**Required work**
1. Which percentiles does the gridded-data threshold code list as the thresholds to compare?
2. Write the next part of the gridded-data threshold code, picking up after its last line.

**Source document**

Currently I have a super scrappy (non-vectorised) iteration and I'd appreciate your advice on how to speed this up. Thanks!

import numpy as np
import itertools as it
##### Parameters
lg = 2000  # length to initialise array (must be long to store large number of events)
rl = 180  # e.g latitude
cl = 360  # longitude
pcts = [95, 97, 99] # percentiles which are the thresholds that will be compared
dt = [1,2,3] #duration thresholds, i.e. consecutive values (days) above threshold

##### Data
data   # this is the gridded data that is (time,lat,lon) , e.g. data = np.random.rand(1000,rl,cl)
# From this data calculate the percentiles at each gridsquare (lat/lon combination) which will act as our thresholds
histpcts = np.percentile(data, q=pcts, axis = 0)


##### Initialize arrays to store the results
THdays = np.ndarray((rl, cl, lg, len(pcts)), dtype='int16') #Array to store consecutive threshold timesteps
THevents = np.ndarray((rl,cl,lg,len(pcts),len(dt)),dtype='int16')

**Source data**
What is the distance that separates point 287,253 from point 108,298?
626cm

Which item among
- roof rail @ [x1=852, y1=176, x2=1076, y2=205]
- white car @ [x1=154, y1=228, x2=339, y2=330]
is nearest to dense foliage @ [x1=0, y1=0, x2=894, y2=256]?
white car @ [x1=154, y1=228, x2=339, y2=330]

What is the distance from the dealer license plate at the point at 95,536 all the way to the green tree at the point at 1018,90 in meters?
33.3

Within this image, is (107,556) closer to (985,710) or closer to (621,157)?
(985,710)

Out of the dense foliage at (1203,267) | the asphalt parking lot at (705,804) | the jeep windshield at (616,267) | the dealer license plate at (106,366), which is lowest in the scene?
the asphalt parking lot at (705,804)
...
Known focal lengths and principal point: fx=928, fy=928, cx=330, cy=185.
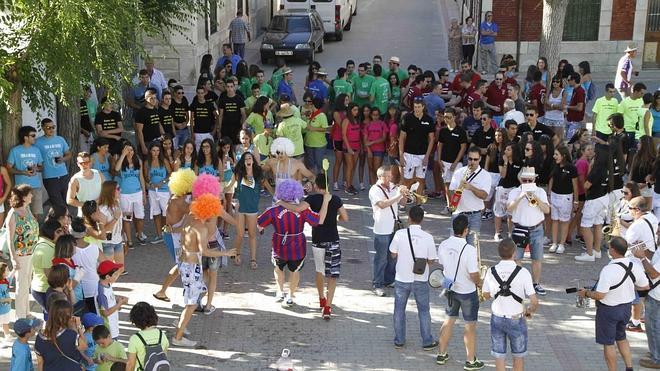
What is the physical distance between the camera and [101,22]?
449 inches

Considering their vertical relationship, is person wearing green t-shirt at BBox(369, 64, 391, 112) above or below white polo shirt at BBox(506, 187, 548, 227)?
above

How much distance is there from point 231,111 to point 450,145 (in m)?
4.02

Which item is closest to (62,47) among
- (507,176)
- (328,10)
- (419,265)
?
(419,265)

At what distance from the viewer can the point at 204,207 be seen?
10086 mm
--
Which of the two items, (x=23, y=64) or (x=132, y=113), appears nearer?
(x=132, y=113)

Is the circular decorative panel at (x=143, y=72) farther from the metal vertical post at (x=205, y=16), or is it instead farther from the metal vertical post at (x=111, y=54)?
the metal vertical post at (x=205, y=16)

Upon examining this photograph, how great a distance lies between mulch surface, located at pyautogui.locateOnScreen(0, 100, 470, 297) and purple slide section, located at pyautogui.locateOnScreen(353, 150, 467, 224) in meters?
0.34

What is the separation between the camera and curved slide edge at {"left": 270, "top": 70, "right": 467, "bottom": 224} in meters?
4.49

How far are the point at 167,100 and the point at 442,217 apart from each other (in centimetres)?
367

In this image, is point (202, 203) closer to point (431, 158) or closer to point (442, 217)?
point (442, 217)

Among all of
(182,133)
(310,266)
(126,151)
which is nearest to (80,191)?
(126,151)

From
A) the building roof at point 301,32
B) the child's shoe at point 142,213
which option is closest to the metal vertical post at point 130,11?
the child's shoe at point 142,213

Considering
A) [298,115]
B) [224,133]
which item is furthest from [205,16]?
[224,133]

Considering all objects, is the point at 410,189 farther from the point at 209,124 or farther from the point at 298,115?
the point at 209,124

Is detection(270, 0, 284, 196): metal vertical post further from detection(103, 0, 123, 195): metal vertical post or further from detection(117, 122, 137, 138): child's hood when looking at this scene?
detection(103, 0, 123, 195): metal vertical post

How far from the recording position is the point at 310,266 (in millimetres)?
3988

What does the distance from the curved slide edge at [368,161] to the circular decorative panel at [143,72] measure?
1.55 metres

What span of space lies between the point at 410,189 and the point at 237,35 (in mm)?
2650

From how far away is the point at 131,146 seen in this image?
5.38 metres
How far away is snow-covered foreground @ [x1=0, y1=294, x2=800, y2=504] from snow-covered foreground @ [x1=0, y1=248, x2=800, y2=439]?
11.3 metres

**Exercise responses**
1. The 95th, 97th, and 99th percentiles.

2.
##### Start iteration to identify events
for p in range(len(pcts)):  # for each threshold value
    br = data>histpcts[p,:,:]  # Make boolean array where data is bigger than threshold

    # for every lat/lon combination
    for r,c in it.product(range(rl),range(cl)): 
        if br[:,r,c].any()==True: # This is to skip timeseries with nans only and so the iteration is skipped. Important to keep this or something that ignores an array of nans
            a = [ sum( 1 for _ in group ) for key, group in it.groupby( br[:,r,c] ) if key ] # Find the consecutive instances
            tm = np.full(lg-len(a), np.nan)   # create an array of nans to fill in the rest


            # Assign to new array
            THdays[r,c,0:len(a),p] = a  # Consecutive Thresholds days
            THdays[r,c,len(a):,p] = tm  # Fill the rest of array

            # Now cycle through and identify events 
            # (consecutive values) longer than a certain duration (dt)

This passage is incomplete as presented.